Tetro’s father, much like the one in The Godfather, is a bigger-than-life patriarch who casts a long shadow. How aware are you of your own shadow with your filmmaking children?

I always had a policy when I was lucky enough to have kids that, if I was going away for two weeks, I’d take them out of school. They were with me all through my career. Obviously, in the Philippines [for Apocalypse Now], there’s nothing else to do but play on the set, so they all learned about movies the same way as if we had been a circus family. I’m sure I can’t know the difficulties of having me for a father from the point of view of a young person who wants to do similar work.
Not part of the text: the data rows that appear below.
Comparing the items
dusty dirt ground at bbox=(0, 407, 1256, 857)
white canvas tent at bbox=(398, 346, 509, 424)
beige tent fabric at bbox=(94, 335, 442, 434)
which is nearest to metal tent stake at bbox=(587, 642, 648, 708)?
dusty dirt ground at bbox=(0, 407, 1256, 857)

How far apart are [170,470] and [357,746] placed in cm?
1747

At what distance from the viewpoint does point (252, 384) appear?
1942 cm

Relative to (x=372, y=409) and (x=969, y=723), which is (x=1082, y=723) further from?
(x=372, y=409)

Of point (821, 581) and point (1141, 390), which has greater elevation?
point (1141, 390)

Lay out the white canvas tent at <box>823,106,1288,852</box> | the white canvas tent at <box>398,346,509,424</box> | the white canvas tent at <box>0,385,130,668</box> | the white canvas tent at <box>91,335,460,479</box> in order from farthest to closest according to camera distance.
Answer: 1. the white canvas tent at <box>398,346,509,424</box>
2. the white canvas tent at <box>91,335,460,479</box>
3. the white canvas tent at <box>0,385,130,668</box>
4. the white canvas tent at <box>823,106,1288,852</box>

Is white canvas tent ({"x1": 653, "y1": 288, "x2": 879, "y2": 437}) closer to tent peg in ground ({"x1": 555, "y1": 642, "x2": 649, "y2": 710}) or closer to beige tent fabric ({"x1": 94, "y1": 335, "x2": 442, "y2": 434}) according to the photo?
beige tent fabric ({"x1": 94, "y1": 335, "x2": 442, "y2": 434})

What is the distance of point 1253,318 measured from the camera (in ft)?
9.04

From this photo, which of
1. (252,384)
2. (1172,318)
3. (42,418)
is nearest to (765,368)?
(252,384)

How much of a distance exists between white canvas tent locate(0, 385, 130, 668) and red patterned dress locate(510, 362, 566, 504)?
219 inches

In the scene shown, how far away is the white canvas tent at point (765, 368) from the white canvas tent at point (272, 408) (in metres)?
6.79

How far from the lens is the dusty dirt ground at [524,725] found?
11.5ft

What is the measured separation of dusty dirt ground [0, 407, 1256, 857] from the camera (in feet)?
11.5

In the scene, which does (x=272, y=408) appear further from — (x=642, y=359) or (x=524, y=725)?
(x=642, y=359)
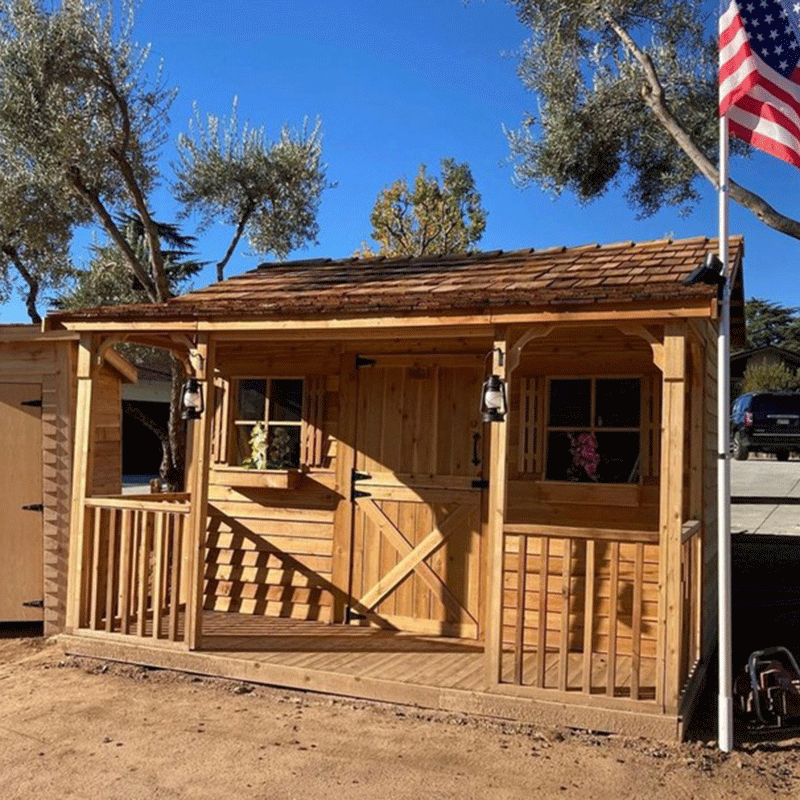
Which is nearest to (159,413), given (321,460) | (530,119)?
(530,119)

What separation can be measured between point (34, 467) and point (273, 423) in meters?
1.99

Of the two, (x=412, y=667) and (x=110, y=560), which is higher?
(x=110, y=560)

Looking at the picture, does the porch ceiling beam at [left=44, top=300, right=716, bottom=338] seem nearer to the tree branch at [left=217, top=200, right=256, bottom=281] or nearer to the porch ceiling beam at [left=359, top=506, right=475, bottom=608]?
the porch ceiling beam at [left=359, top=506, right=475, bottom=608]

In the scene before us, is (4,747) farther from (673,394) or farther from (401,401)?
(673,394)

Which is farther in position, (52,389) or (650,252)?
(52,389)

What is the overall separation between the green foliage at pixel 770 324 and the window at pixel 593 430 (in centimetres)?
4480

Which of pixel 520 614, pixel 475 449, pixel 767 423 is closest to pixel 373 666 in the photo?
pixel 520 614

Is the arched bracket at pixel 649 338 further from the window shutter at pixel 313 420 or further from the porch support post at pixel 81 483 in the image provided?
the porch support post at pixel 81 483

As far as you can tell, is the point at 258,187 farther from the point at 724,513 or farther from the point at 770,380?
the point at 770,380

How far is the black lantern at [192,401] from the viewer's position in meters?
5.92

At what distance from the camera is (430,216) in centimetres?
2448

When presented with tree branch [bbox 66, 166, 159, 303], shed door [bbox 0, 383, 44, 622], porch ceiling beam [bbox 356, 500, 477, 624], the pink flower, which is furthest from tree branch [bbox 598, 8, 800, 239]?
tree branch [bbox 66, 166, 159, 303]

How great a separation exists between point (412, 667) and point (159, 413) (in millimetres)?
23694

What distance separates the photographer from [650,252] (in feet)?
21.1
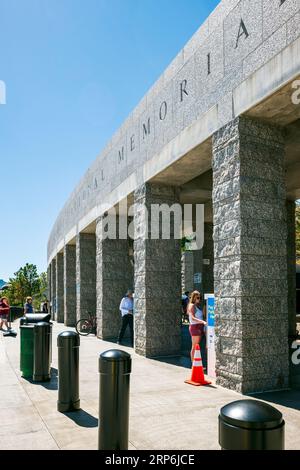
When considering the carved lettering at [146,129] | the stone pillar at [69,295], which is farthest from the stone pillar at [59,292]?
the carved lettering at [146,129]

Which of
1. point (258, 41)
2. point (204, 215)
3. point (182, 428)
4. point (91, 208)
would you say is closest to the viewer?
point (182, 428)

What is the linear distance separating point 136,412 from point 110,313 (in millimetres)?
9146

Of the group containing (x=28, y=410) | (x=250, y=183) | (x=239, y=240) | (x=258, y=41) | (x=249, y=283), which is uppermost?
(x=258, y=41)

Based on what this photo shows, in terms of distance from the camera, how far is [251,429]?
2354mm

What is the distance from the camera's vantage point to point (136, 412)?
5.91 metres

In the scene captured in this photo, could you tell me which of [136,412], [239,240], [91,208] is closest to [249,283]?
[239,240]

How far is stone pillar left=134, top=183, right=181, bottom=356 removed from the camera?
10.7 metres

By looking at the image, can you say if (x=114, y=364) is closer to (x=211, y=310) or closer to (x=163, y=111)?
(x=211, y=310)

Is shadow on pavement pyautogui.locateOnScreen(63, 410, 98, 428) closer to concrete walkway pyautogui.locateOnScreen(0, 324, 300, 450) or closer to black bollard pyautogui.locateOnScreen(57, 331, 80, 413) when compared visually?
concrete walkway pyautogui.locateOnScreen(0, 324, 300, 450)

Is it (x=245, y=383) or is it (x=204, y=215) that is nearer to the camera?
(x=245, y=383)

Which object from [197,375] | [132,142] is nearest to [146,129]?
[132,142]

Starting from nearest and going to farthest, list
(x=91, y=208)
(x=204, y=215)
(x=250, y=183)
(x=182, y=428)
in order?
(x=182, y=428) < (x=250, y=183) < (x=91, y=208) < (x=204, y=215)

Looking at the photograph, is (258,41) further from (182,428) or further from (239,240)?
(182,428)

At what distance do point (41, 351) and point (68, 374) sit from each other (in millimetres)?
2165
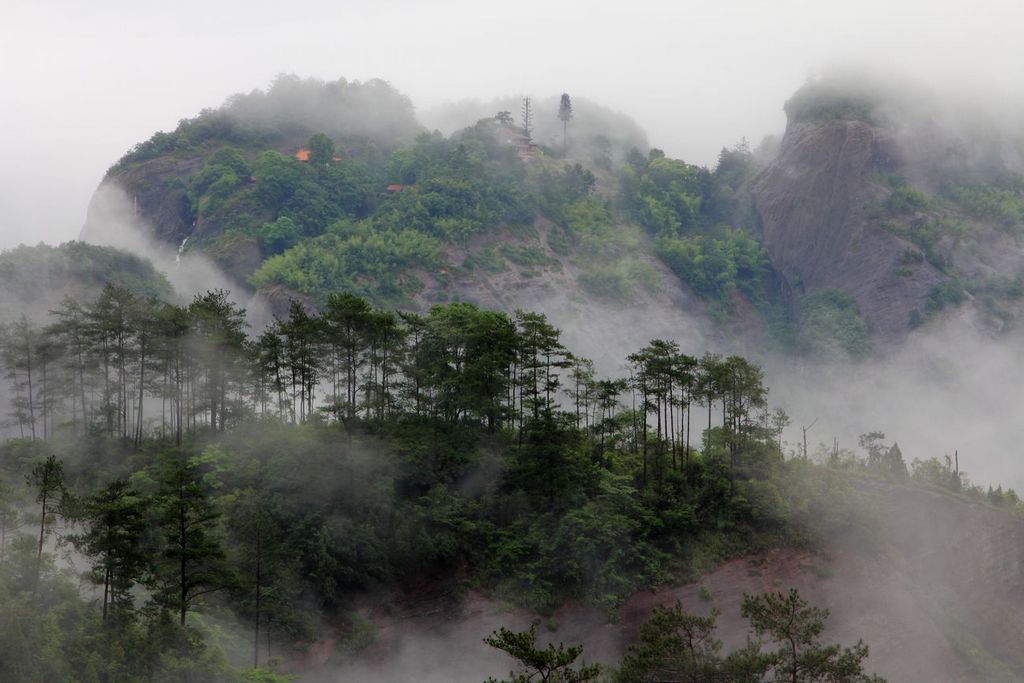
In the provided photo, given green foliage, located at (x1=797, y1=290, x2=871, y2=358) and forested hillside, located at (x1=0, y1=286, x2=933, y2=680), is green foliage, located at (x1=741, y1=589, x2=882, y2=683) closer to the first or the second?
forested hillside, located at (x1=0, y1=286, x2=933, y2=680)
I never said, “You don’t want to do that — you gotta do this.” I was happy when my kids expressed a love of movies. When my two little boys were 12 or so, they were the co-producers of Rumble Fish. I always elevated them, but if you talk to my son, he might say, “Oh, the guy’s a nightmare.” I don’t think so, but I don’t think I can know. I immediately saw Sofia’s talent at a very young age. I made her first couple of films possible, and protected her. My son, Roman, when he did the second unit on Dracula, he made all those beautiful in-camera optical effects. I gave him that responsibility.

More difficult is my wife, because she has many ambitions and talents, but who’s going to be my wife? Who’s going to fix the house up and make it nice? It’s more difficult with a wife because there becomes a job vacancy if your wife is going to go off and become an artist. Who’s going to be the wife? We both need one. I’ll do the cooking, but who’s going to worry about the household and stuff? That’s been a very big, frustrating aspect. I’ve been married 46 years, and it’s never been resolved.